Reading passage:
━━━━━━━━━━━━━━━━
This piece of writing is also shared on the occasion of our current Bonington Archive display entitled Stella’s Dilemma, that documents some of the process behind the creation of Tom Hackett’s 1991 solo exhibition Burst. This presentation is on show in the foyer of Bonington Gallery from 16 March – 4 May, 2024.

Memories of Bonington Gallery by Stella Couloutbanis

“In April 1989 I joined Trent Polytechnic as an Exhibitions Organiser for the Bonington Gallery, having left my previous role as Touring Exhibitions Officer within the Arts Division of Nottinghamshire County Council (NCC).

It was an interesting time to join the Polytechnic. Local authorities had relinquished responsibility and Trent Polytechnic was moved away from NCC – two years later becoming an independent university, first called Trent University and later changed to its current name, Nottingham Trent University. With its new statute a Vice Chancellor (VC) was appointed, Professor Ray Cowell. He had a passion for the arts and played a pivotal role in developing the art culture within the university. 

Image of the Bonington building in 1971.

The strategy was to transform the space into a public contemporary art gallery. The early years presented some significant challenges, with no designated office area, no staff, a limited budget, limited technical support, no funds to publicise the space, no doors to the gallery, no easy access, and no invigilation.

I initially shared an office within proximity to Professor Robert Ayres, Head of Visual Arts and Fine Art Department, who was my manager and led the vision for the space and the city.

Up to this point the gallery was referred to as ‘The Exhibition Hall’. It had an outline exhibition programme established by external bookings and by members of the Fine Art staff.
━━━━━━━━━━━━━━━━
Tasks and exercises:
a - Reproduce the section of the Bonington Gallery passage starting at "It was an interesting" and ending at "and no invigilation.", word for word.
b - Using the Bonington Gallery passage, answer these questions:
(i) In what month and year did Stella Couloutbanis join Trent Polytechnic?
(ii) Who was appointed Vice Chancellor?
(iii) What name did people use for the gallery before it became a public contemporary art gallery?
c - Write the next part of the Bonington Gallery passage, picking up after its final sentence.
The lines that come next have no connection to the Bonington Gallery passage.

Recorded information:
━━━━━━━━━━━━━━━━
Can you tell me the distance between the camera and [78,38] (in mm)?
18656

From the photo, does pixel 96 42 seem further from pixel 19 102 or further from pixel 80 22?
━━━━━━━━━━━━━━━━
Answers per task:
a -
It was an interesting time to join the Polytechnic. Local authorities had relinquished responsibility and Trent Polytechnic was moved away from NCC – two years later becoming an independent university, first called Trent University and later changed to its current name, Nottingham Trent University. With its new statute a Vice Chancellor (VC) was appointed, Professor Ray Cowell. He had a passion for the arts and played a pivotal role in developing the art culture within the university. 

Image of the Bonington building in 1971.

The strategy was to transform the space into a public contemporary art gallery. The early years presented some significant challenges, with no designated office area, no staff, a limited budget, limited technical support, no funds to publicise the space, no doors to the gallery, no easy access, and no invigilation.

b -
(i) April 1989
(ii) Professor Ray Cowell
(iii) ‘The Exhibition Hall’

c -
To reposition the gallery as a contemporary public gallery we needed to shift away from external bookings and use by internal staff towards a more public remit. Like any change it was initially tricky to implement, but after two years the switch was well underway. The gallery had been renamed to ‘The Bonington Gallery’ (later shortened to just ‘Bonington Gallery’), and a programme of contemporary artworks and performances was being programmed for up to two years ahead. 

Detail of Bonington Building plans taken from The Architects Journal, January 1971.

In the early 1990’s we successfully secured two significant grants which helped elevate the Gallery and establish its position as a public art gallery. We became clients from East Midlands Arts (now the Arts Council England) receiving an annual grant plus match funding from Trent Polytechnic. 

The Henry Moore Foundation awarded us a grant to upgrade the gallery, allowing us to procure and fit doors, install a disabled access lift, install bannisters on the staircase, procure and install theatre lights and completely renovate the wooden floor.  

We also managed to get a disabled toilet installed in the Bonington building with a grant from Nottinghamshire County Council.

The most amazing thing for me about the Bonington Gallery was its size. It was one of the largest, single room galleries in the Midlands with a ceiling height of 22 feet and 2153 square feet of flooring. It had a beautiful maple floor which was in stark contrast with its brutal concrete egg box ceiling – all these distinguishing features making the gallery iconic, in my opinion. I would often describe the space to artists as a space you walked down into and, “imagine you are at the bottom of an empty public swimming bath”. The vastness of the space also meant the acoustics were difficult to work with making public speaking sometimes a challenge.

Image from the exhibition ‘Mechanics of the Eye‘, 1992, which also shows the lights & rig that were funded by the Henry Moore Foundation.

Forming partnerships and collaborations with artists and art organisations was pivotal in the gallery’s development and helped create a robust programme. Over the 18 years the team worked with all the key organisations and festivals in Nottinghamshire, such as Dance 4, Now, Expo, Angel Row Gallery, Nottingham Castle Museum & Art Gallery, Djanogly Art Gallery, Wollaton Hall… and many more. Hosting some of the best talent in the arts.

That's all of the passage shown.